Issu d’une conférence tenue à la librairie Ombres blanches à Toulouse en 2022, ce texte d’Annette Wieviorka évoque l’histoire et la mémoire comme des outils pour penser la démocratie.
L’historienne revient sur son parcours et son histoire familiale. Elle raconte son malaise à son retour de Chine, après deux ans d’enseignement entre 1974 et 1976, c’est-à-dire dans les dernières années de la Révolution culturelle. Elle s’interroge sur la manière dont elle a pu succomber à cette « tentation totalitaire ». C’est un déclencheur pour apprendre le yiddish, s’interroger sur son histoire familiale en croisant témoignages et archives. Elle s’intéresse notamment à l’histoire de Wolf Wieviorka, son grand-père paternel, écrivain tué à Auschwitz.

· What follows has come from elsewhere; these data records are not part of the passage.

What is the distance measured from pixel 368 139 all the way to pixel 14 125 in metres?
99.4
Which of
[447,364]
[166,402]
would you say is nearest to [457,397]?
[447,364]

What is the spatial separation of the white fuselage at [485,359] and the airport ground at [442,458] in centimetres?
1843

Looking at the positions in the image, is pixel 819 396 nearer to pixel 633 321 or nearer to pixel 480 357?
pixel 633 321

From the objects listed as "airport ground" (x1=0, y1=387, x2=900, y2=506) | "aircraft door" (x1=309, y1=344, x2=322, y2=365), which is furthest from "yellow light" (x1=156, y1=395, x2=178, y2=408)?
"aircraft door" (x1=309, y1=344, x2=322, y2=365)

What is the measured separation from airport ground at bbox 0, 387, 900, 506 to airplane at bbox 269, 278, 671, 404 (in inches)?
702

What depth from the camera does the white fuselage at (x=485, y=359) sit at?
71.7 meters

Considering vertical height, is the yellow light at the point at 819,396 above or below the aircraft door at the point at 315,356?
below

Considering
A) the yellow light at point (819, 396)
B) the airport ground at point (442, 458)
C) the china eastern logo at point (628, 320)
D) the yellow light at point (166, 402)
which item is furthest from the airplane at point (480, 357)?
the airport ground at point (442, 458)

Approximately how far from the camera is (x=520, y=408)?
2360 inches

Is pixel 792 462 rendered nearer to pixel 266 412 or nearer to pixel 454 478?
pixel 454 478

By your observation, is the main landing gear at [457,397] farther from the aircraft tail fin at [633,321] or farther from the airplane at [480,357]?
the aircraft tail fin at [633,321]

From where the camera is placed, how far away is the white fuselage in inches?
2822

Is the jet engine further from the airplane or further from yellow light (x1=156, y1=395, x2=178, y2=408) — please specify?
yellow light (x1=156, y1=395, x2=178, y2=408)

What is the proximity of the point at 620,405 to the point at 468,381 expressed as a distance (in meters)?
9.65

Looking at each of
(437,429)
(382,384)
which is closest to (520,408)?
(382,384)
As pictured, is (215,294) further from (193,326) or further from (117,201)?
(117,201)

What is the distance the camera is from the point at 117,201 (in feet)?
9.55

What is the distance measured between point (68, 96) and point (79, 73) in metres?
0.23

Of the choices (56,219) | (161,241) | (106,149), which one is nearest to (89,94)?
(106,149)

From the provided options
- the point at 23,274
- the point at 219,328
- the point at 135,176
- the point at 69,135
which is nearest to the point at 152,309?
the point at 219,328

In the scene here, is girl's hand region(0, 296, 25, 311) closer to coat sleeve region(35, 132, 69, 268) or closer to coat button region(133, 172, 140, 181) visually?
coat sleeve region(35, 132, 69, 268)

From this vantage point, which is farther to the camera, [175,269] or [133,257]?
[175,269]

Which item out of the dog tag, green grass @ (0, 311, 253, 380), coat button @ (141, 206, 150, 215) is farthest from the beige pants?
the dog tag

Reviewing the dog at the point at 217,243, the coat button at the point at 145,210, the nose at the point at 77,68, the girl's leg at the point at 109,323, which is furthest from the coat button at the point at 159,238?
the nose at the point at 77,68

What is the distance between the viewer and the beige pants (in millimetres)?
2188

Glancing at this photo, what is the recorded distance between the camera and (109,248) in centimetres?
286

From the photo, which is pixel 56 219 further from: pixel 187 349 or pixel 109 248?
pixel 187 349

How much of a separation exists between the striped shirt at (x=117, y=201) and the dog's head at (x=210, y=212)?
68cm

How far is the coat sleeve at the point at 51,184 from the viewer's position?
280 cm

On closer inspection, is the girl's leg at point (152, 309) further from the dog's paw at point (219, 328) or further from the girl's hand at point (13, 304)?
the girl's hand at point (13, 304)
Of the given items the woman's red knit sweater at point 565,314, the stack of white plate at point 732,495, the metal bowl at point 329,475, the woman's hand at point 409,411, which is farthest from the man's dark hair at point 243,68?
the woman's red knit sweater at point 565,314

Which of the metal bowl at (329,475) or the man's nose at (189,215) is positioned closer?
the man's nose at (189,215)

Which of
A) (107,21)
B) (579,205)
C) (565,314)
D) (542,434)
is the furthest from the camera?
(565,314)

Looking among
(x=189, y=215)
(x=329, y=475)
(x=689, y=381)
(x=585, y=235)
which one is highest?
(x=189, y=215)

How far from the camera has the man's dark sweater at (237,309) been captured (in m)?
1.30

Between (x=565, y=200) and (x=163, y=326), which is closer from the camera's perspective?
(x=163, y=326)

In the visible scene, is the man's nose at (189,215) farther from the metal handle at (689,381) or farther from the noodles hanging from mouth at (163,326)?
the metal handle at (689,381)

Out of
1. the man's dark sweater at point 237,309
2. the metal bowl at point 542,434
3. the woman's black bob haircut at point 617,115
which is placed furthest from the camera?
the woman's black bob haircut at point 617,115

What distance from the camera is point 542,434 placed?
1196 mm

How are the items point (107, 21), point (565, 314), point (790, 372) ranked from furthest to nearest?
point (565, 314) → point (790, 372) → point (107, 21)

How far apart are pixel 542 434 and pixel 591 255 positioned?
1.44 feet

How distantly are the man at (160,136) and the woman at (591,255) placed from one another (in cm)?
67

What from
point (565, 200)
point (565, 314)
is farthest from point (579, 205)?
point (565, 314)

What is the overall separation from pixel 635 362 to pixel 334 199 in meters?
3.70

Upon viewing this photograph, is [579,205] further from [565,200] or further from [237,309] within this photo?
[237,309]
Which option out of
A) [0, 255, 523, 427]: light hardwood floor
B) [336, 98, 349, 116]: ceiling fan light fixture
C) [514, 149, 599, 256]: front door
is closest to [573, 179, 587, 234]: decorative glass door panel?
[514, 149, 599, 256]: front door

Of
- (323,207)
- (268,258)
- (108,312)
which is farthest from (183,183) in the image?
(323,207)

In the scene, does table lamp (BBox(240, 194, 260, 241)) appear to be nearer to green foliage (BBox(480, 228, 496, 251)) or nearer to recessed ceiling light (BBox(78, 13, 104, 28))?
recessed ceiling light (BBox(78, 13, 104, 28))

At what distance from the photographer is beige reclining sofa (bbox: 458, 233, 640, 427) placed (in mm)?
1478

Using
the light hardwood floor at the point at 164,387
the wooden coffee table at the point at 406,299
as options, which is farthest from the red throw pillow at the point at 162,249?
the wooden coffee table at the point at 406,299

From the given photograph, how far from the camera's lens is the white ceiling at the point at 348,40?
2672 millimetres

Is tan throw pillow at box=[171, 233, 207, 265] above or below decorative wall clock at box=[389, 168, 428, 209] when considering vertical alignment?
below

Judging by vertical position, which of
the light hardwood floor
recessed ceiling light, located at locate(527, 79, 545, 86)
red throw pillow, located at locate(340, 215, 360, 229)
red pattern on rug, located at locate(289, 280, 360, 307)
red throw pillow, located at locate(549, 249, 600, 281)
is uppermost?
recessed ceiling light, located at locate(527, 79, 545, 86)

Autre déclencheur, la mort de sa tante Berthe en 2012, la pousse à se lancer dans l’écriture de Tombeaux. L’histoire familiale est aussi celle des grands mouvements migratoires depuis la Pologne. Les motivations sont avant tout économiques, même si l’antisémitisme et les pogroms ont joué un rôle. Côté paternel, le départ pour Paris de Wolf Wieviorka est motivé par la recherche d’une carrière littéraire.
Annette Wieviorka, ses frères et sœur, grandissent dans une famille pauvre où la place de l’éducation est centrale. Elle estime qu’ils sont un fruit de l’école républicaine et ont le point commun d’être tous devenus fonctionnaires.
A leur arrivée en France, les prénoms des deux branches de la famille sont francisés. Mais son père et son oncle nés en France portent des prénoms juifs et vont étudier dans une école juive du consistoire. La famille oscille entre un désir d’intégration et celui de préserver la culture yiddish. Ces écoles du Consistoire sont destinées aux immigrés pauvres où ils apprennent en premier lieu à être français. L’enseignement y est entièrement en français, à l’exception de celui de la religion. Wolf Wieviorka est passé par Berlin, située à l’époque de la République de Weimar, car il y était facile d’y obtenir des papiers en mentionnant des villes qui avaient été bombardées. Il est alors, comme beaucoup de juifs, considéré comme réfugié russe et disposait de vrais papiers établis avec de fausses informations. L’historienne donne plusieurs exemples de « bricolages » de papiers d’identité dans sa famille.
Dans sa famille maternelle, la rupture avec la religion est totale alors que dans sa famille paternelle, l’idée que les Juifs forment une nation domine. Dans cette optique, il faut développer une identité yiddish sur place (doyrkeit en yiddish). Elle souligne le rôle central de l’école pour les 2e et 3e génération et se demande si l’école joue encore ce rôle. Dans les échanges avec la salle, elle souligne les difficultés croissantes de l’école et la nécessité de revaloriser les enseignants.
Cette courte conférence, qui reprend des idées développées dans certains de ses livres, notamment Tombeaux et Mes années chinoises, est une bonne entrée en matière pour découvrir Annette Wieviorka.